The right response to this crisis is a retooling of the Democratic National Committee to align it more closely with movements for social and economic justice. The party must make the inside/outside connection that will strengthen immediate resistance to the Trump regime, while improving the long-term electoral prospects of Democrats. Keith Ellison, co-chair of the Congressional Progressive Caucus, is prepared to do just that. In an impressive field of contenders for the position of DNC chair—including party leaders that The Nation has often praised, like former labor secretary Tom Perez, as well as energetic newcomers like Pete Buttigieg, the mayor of South Bend, Indiana—it is Ellison who combines the ideals, skills, and movement connections that will revitalize the party.
That’s why The Nation enthusiastically endorses Ellison in the contest to lead a DNC that must repurpose itself in order to derail Trump, while at the same time speaking to young voters who won’t settle for anything less than an aggressively progressive opposition party. The job of DNC chair is to build a party that can win elections on every ballot line and in every state. But in an age when party loyalties are weakening, and when movements matter more to tens of millions of Americans than partisan labels, Ellison is ready to build an activist party. In fact, the high-energy congressman (who says he’ll quit his House seat if he wins the DNC post) is already doing that: calling for mass rallies to oppose Trump’s Muslim ban, taking part in those rallies, and then appearing on the Sunday-morning talk shows to rip discriminatory policies as un-American.

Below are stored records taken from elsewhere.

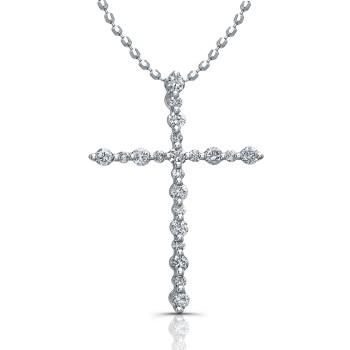 Delicate Traditional Diamond Cross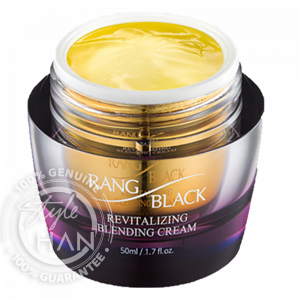 Rangblack Revitalizing Blending Cream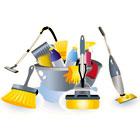 Companie de curățenie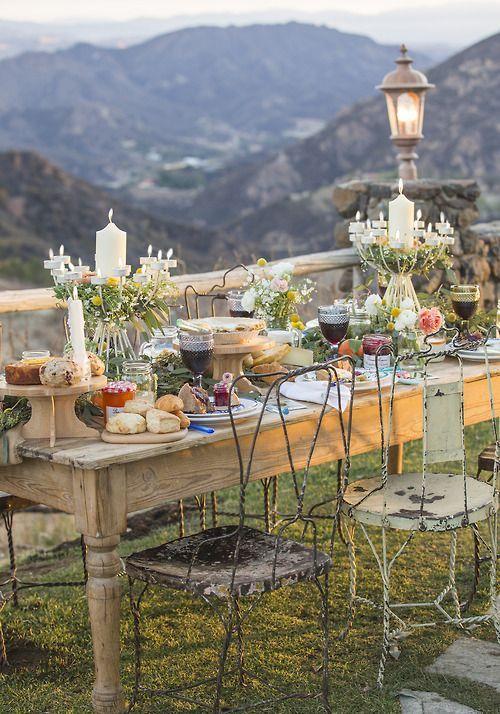 La cantidad de lugares de bodas se amplía cuando preparas una celebración pequeña.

Ellison is recognized as a pioneering political figure—the first Muslim congressman, the first African American to represent Minnesota in Washington—who has boldly opposed wars, defended civil liberties, protested racial injustice, and rallied for “$15 and a union.” His leadership bid has excited activists who have marched with him for labor rights, women’s rights, and criminal-justice reform. It has also inspired blowback from some party insiders, who gripe that Ellison is too outspoken in his support for Middle East peace, too close to Bernie Sanders (though he joined Sanders in ardently backing Hillary Clinton last summer), and too passionate in his belief that the DNC must campaign not just for candidates but for justice.

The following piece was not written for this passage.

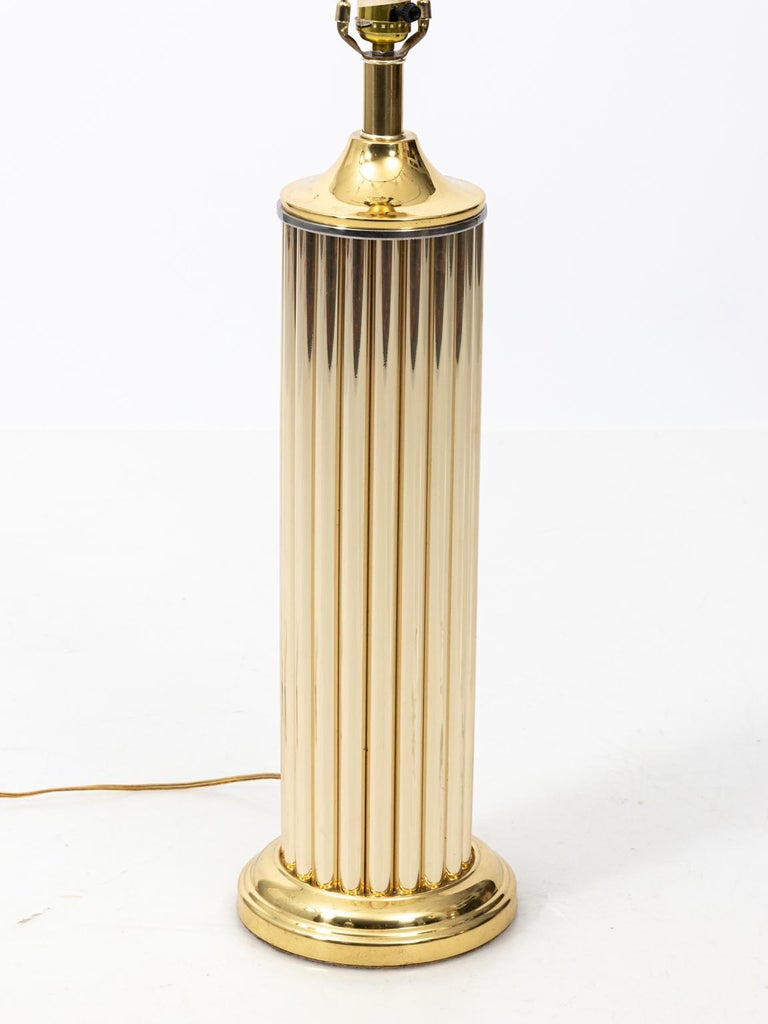 Pair of Gold Tone Fluted Lamps For Sale 4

Ellison is certainly conscientious and courageous. But he is also a disciple of the late Senator Paul Wellstone, whose disciplined approach to politics proved that principled progressives could win transformational victories. Ellison has won 16 elections since his first (as a Minnesota state legislator) in 2002. He was among the first House members to endorse Barack Obama’s 2008 presidential bid and Sanders’s 2016 campaign. He now proposes to bring this idealism and energy to a revitalized DNC—one that relies on small-dollar donations to battle big-money influence with voter mobilization and education drives in rural communities and urban centers.
What makes Ellison’s vision exciting is the fact that he’s already implemented it in Minnesota. As former Minneapolis mayor and DNC vice chair R.T. Rybak says, “I have never seen him campaign only for himself…. Keith has used every campaign to protect every voter’s rights, expand our party’s base, include those left behind, and elevate new leaders. That is exactly what the Democratic Party needs right now.”
Rybak’s right: What distinguishes Keith Ellison is his experience as a progressive who has won and won and won again—and who knows that Democrats can turn red states blue by transforming their party into a movement.